How would you fix the repetitive and boring gameplay of today's (MMO)RPGs? - amichail

I've just tried World of Warcraft and I don't really see why people play it.<p>It just seems repetitive and boring to me.<p>There must be a huge opportunity here for creating (MMO)RPGs with a lot more variety of gameplay.
======
Tangurena
Most MMOs are essentially "skinner boxes."
[http://en.wikipedia.org/wiki/Operant_conditioning_chamber#Sk...](http://en.wikipedia.org/wiki/Operant_conditioning_chamber#Skinner_Box)

Different MMOs have different levels of skill needed, as well are aimed at
different audiences. Warcraft is aimed at "easy mode."

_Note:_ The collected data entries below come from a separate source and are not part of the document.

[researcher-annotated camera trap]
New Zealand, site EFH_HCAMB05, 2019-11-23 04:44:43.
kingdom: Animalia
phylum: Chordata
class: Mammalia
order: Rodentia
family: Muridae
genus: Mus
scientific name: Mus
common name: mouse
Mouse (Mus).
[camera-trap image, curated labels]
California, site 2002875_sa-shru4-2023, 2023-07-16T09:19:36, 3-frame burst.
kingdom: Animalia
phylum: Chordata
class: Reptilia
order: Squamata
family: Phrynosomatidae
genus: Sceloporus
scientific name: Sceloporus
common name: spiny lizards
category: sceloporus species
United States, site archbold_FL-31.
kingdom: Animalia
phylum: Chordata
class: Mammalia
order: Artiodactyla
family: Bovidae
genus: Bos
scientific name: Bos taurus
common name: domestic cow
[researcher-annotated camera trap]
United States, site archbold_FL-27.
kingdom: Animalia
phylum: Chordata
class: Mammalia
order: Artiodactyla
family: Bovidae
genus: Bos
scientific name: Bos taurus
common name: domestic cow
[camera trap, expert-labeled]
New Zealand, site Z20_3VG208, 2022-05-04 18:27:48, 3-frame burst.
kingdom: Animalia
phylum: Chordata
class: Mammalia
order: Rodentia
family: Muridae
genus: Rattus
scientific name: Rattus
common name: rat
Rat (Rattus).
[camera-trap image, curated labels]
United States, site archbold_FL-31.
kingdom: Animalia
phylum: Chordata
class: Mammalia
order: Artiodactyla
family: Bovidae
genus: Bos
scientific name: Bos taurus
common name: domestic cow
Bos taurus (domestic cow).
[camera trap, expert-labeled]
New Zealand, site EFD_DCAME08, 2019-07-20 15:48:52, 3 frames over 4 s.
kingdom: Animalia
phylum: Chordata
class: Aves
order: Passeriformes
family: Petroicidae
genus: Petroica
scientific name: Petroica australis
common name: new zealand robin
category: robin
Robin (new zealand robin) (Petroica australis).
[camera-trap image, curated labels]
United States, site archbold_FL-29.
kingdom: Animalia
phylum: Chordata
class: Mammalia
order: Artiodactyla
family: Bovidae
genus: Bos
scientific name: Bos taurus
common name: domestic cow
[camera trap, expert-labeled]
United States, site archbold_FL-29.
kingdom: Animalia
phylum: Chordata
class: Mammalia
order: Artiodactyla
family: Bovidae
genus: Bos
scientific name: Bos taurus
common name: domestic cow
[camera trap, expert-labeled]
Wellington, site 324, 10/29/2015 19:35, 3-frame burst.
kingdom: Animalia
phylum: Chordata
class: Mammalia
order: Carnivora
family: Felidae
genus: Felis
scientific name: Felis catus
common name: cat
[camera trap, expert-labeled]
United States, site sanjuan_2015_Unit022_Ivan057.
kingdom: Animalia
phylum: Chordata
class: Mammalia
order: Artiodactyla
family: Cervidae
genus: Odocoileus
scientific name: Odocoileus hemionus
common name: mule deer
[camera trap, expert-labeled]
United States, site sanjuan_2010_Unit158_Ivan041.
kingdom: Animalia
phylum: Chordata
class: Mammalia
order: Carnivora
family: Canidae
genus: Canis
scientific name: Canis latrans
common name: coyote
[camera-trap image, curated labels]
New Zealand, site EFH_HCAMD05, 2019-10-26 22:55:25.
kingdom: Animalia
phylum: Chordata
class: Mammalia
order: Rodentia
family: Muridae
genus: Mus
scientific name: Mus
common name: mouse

Ultimately, they are still "grinds."

Some games have lots of other little games, one that does a good job of having
alternative schemes for advancement is a game called Vanguard. The diplomacy
"mini game" is pretty interesting and I think was very innovative. If you are
developing your own MMO, I seriously recommend playing VG to see diplomacy and
how they've made crafting different. Sadly, VG is still buggy and the amount
of people playing is dropping, and combined with the dearth of support for the
game from Sony (Everquest is still the star at SOE) for VG, it will be around
as long as the subscriber numbers stay high enough.

Disclaimer: I've played Vanguard on and off since beta (this handle is the
name of one of my characters on Seradon), and I think it has great promise,
however the game is a case study in how _not_ to do things in the MMO
industry.

------
dkersten
My advice would be to read Richard Bartles book, Designing Virtual Worlds at
least twice before attempting to design an MMORPG. He covers all of the common
recurring discussions and then some. Besides, its an interesting and fun book
to read, even if you're not designing an MMORPG or MUD.

I'd also suggest checking this out: <http://mu.ranter.net/design-theory>

------
macmac
I would let players construct quests and reward them according to how these
are rated and how much they are played. No sure if there should be separate or
a combined rating system for constructors/players. Rewards for constructors
could be more land/resources dedicated to their quests + maybe marketing
points that regulate how much NPCs advertise their quests.